Combined pressure and cosolvent effects on enzyme activity – a high-pressure stopped-flow kinetic study on α-chymotrypsin

Abstract

We investigated the combined effects of cosolvents and pressure on the hydrolysis of a model peptide catalysed by α-chymotrypsin. The enzymatic activity was measured in the pressure range from 0.1 to 200 MPa using a high-pressure stopped-flow systems with 10 ms time resolution. A kosmotropic (trimethalymine-N-oxide, TMAO) and chaotropic (urea) cosolvent and mixtures thereof were used as cosolvents. High pressure enhances the hydrolysis rate as a consequence of a negative activation volume, ΔV^#, which, depending on the cosolvent system, amounts to −2 to −4 mL mol⁻¹. A more negative activation volume can be explained by a smaller compression of the ES complex relative to the transition state. Kinetic constants, such as k_cat and the Michaelis constant K_M, were determined for all solution conditions as a function of pressure. With increasing pressure, k_cat increases by about 35% and its pressure dependence by a factor of 1.9 upon addition of 2 M urea, whereas 1 M TMAO has no significant effect on k_cat and its pressure dependence. Similarly, K_M increases upon addition of urea 6-fold. Addition of TMAO compensates the urea-effect on k_cat and K_M to some extent. The maximum rate of the enzymatic reaction increases with increasing pressure in all solutions except in the TMAO : urea 1 : 2 mixture, where, remarkably, pressure is found to have no effect on the rate of the enzymatic reaction anymore. Our data clearly show that compatible solutes can easily override deleterious effects of harsh environmental conditions, such as high hydrostatic pressures in the 100 MPa range, which is the maximum pressure encountered in the deep biosphere on Earth.

## PROVIDED MATERIAL

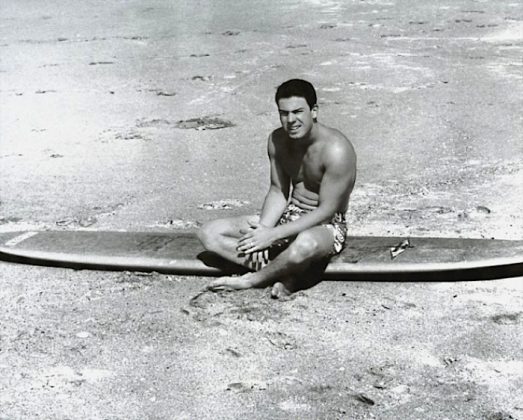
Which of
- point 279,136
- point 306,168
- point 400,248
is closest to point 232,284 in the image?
point 306,168

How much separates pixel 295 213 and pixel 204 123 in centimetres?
328

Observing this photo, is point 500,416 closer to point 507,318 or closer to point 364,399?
point 364,399

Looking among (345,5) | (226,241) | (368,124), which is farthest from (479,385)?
(345,5)

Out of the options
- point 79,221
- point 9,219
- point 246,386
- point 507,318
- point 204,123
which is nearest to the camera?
point 246,386

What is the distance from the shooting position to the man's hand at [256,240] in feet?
12.9

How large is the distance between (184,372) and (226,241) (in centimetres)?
97

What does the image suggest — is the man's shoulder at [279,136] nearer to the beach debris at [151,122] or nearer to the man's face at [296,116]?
the man's face at [296,116]

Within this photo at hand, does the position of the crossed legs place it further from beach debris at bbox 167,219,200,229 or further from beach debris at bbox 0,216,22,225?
beach debris at bbox 0,216,22,225

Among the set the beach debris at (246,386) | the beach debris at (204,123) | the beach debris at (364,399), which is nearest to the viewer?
the beach debris at (364,399)

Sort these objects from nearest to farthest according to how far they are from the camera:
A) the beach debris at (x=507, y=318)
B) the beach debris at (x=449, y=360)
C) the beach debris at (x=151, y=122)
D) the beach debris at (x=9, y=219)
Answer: the beach debris at (x=449, y=360) < the beach debris at (x=507, y=318) < the beach debris at (x=9, y=219) < the beach debris at (x=151, y=122)

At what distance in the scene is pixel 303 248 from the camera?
3.86m

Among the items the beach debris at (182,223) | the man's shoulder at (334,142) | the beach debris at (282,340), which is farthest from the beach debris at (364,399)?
the beach debris at (182,223)

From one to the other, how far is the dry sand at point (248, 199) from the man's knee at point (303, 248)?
0.21 meters

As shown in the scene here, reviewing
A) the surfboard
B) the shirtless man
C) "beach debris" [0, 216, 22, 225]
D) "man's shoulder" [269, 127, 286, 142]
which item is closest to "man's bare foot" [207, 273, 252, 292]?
the shirtless man
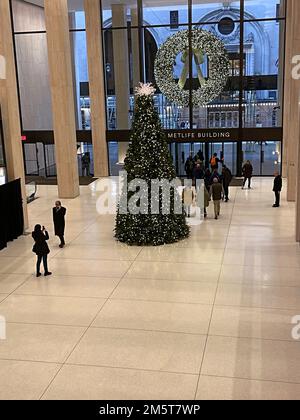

## WORK TO COMPLETE
Over what pressure range does the abstract on α-chymotrypsin say the enzymatic activity was measured? The records come from a separate source and are unrelated to the abstract.

## ANSWER TO THE PROBLEM
From 0.1 to 200 MPa.